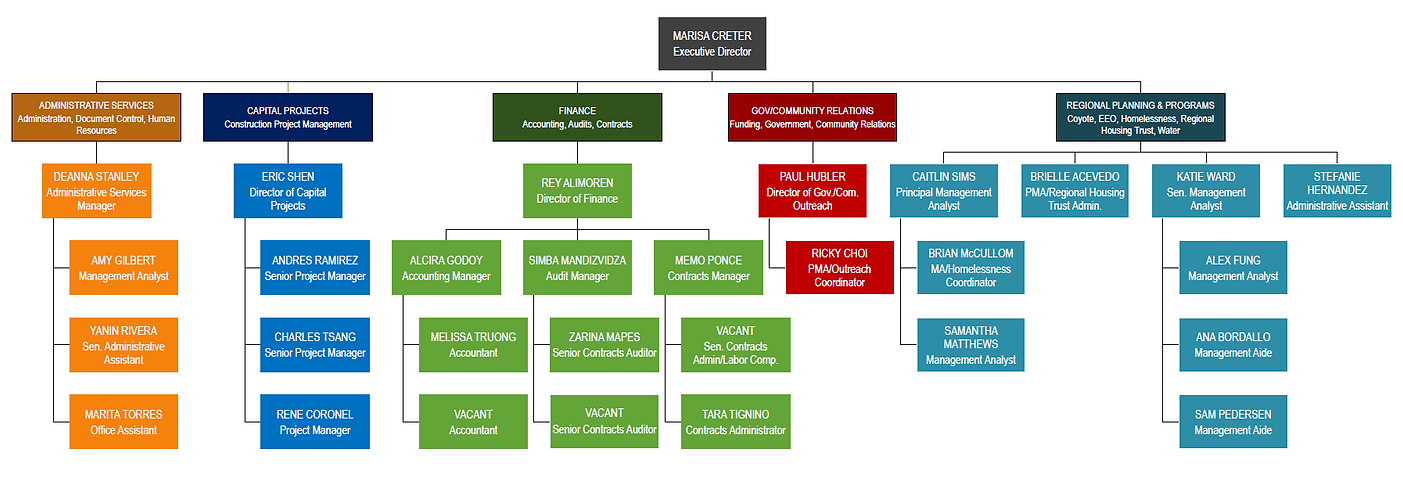 org chart 022021.PNG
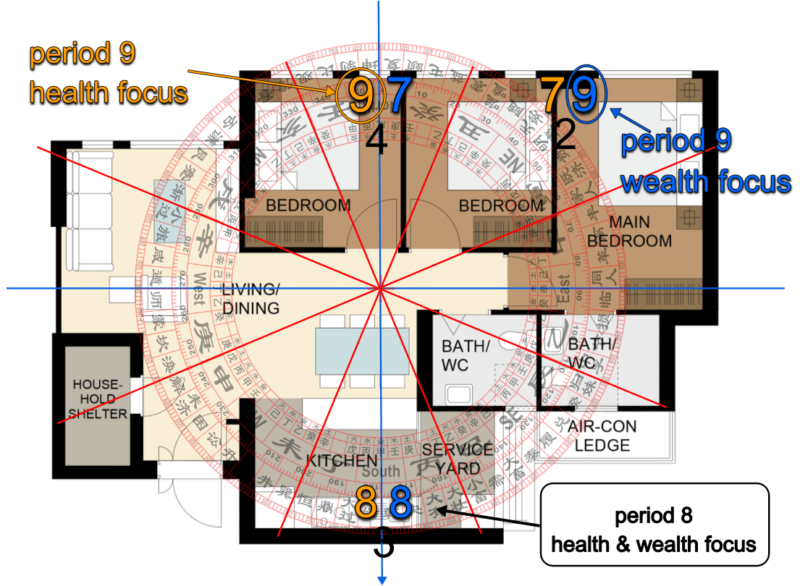 feng shui period 9 confusion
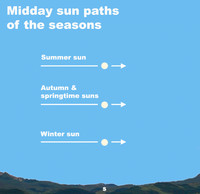 The winter solstice marks the moment that the sun reaches its southernmost position over our planet and begins its journey northward.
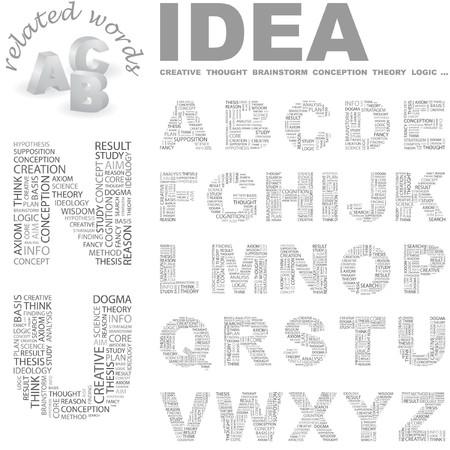 IDEA. letter collection. Word cloud illustration.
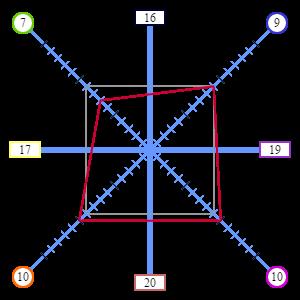 Tmcr2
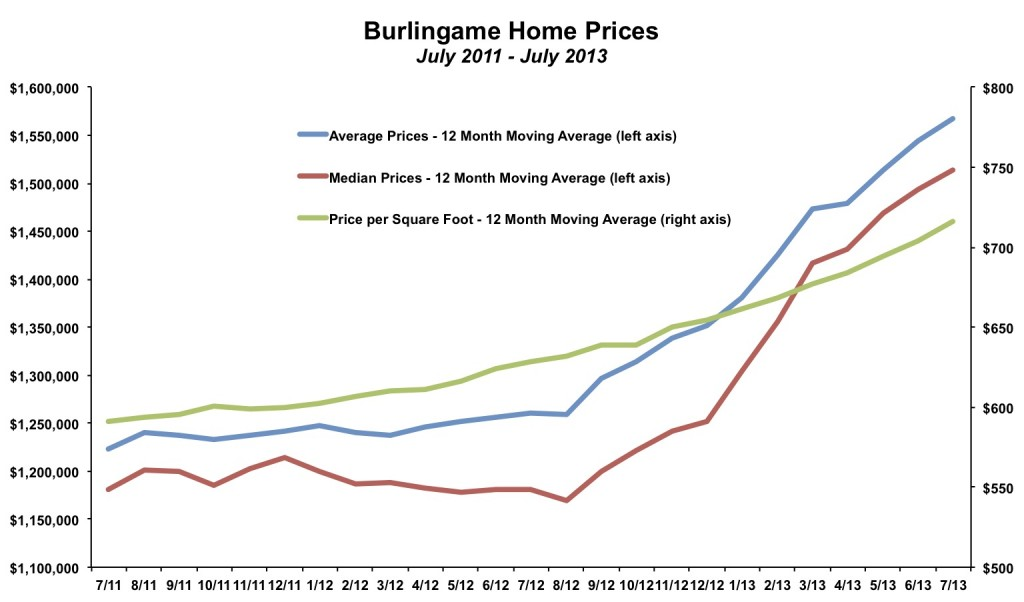 Burlingame Home Prices July 2013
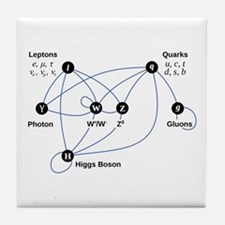 Higgs Boson Diagram Tile Coaster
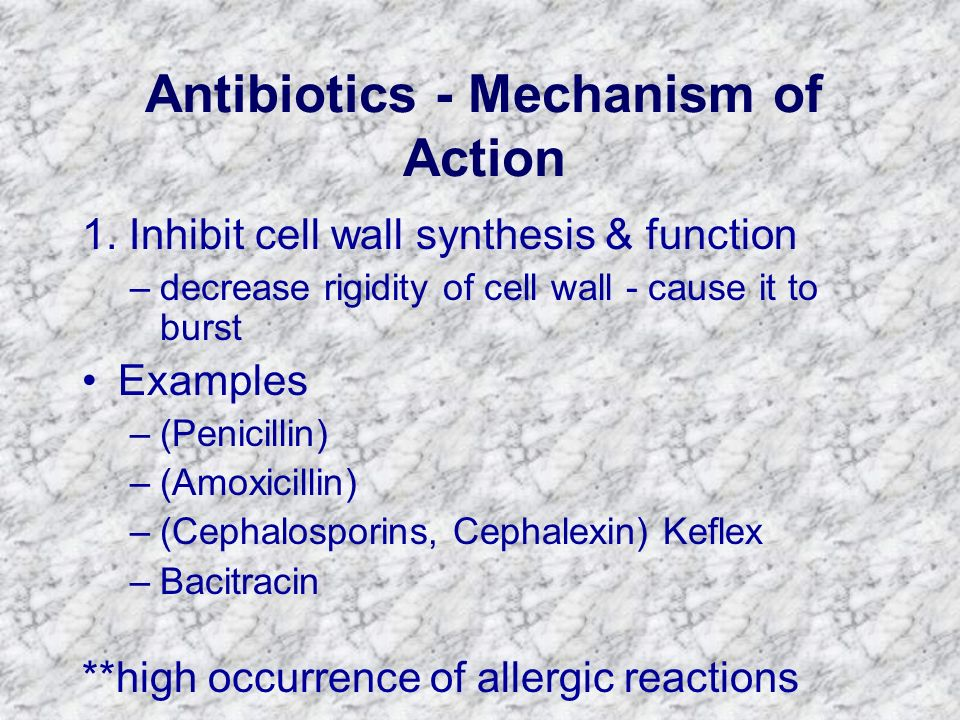 Antibiotics - Mechanism of Action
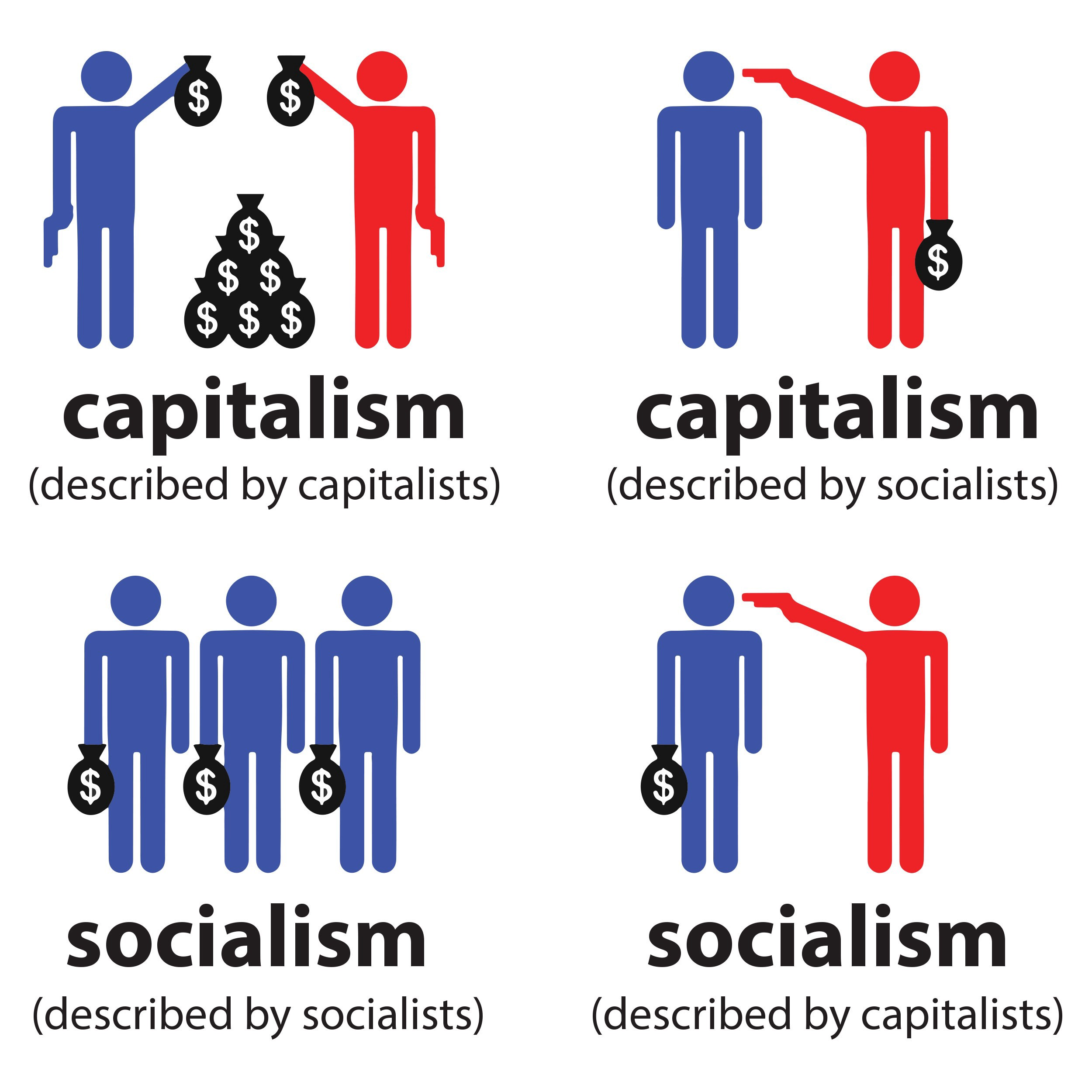 Capitalism Vs Socialism From A New Perspective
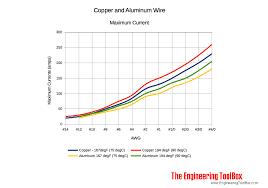 Aluminium Wire Chart Max Amps In Copper And Aluminum Wire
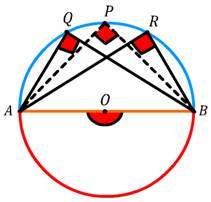semi circle, angle in semi-circle, diameter, chord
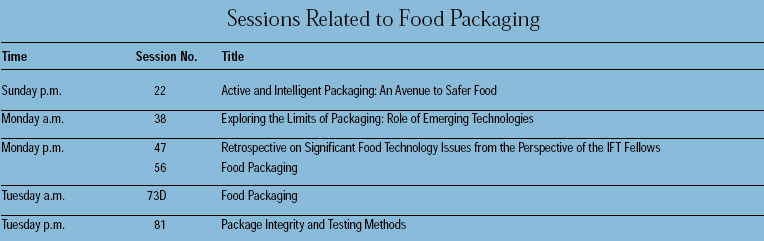 Sessions Related to Food Packaging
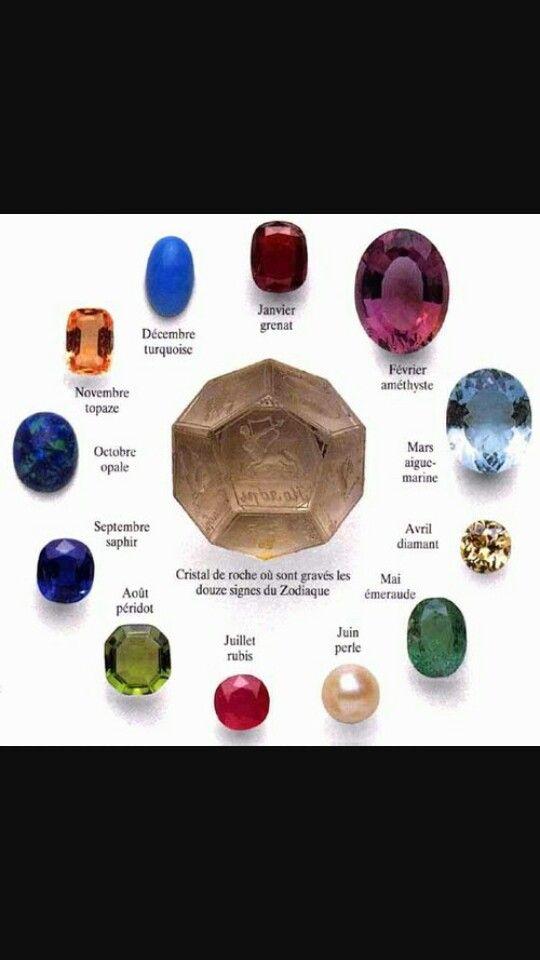 pierre zodiaque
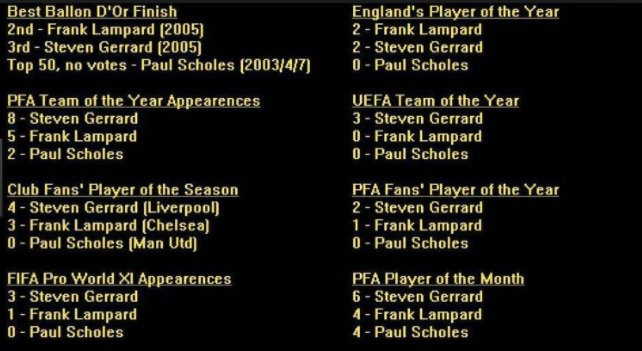 'Paul Scholes was better than Gerrard or Lampard'  No, he really, really wasn't... 👍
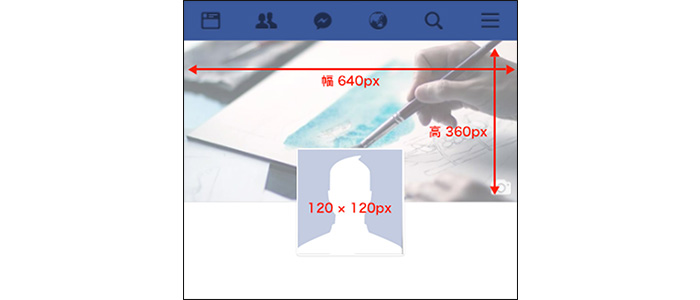 【スマホ版】Facebookプロフィール&ヘッダー画像の推奨サイズは?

Task description: Restate all of the material above word for word. Pictures do not belong in it.

Task answer:
 org chart 022021.PNG
 feng shui period 9 confusion
 The winter solstice marks the moment that the sun reaches its southernmost position over our planet and begins its journey northward.
 IDEA. letter collection. Word cloud illustration.
 Tmcr2
 Burlingame Home Prices July 2013
 Higgs Boson Diagram Tile Coaster
 Antibiotics - Mechanism of Action
 Capitalism Vs Socialism From A New Perspective
 Aluminium Wire Chart Max Amps In Copper And Aluminum Wire
semi circle, angle in semi-circle, diameter, chord
 Sessions Related to Food Packaging
 pierre zodiaque
 'Paul Scholes was better than Gerrard or Lampard'  No, he really, really wasn't... 👍
 【スマホ版】Facebookプロフィール&ヘッダー画像の推奨サイズは?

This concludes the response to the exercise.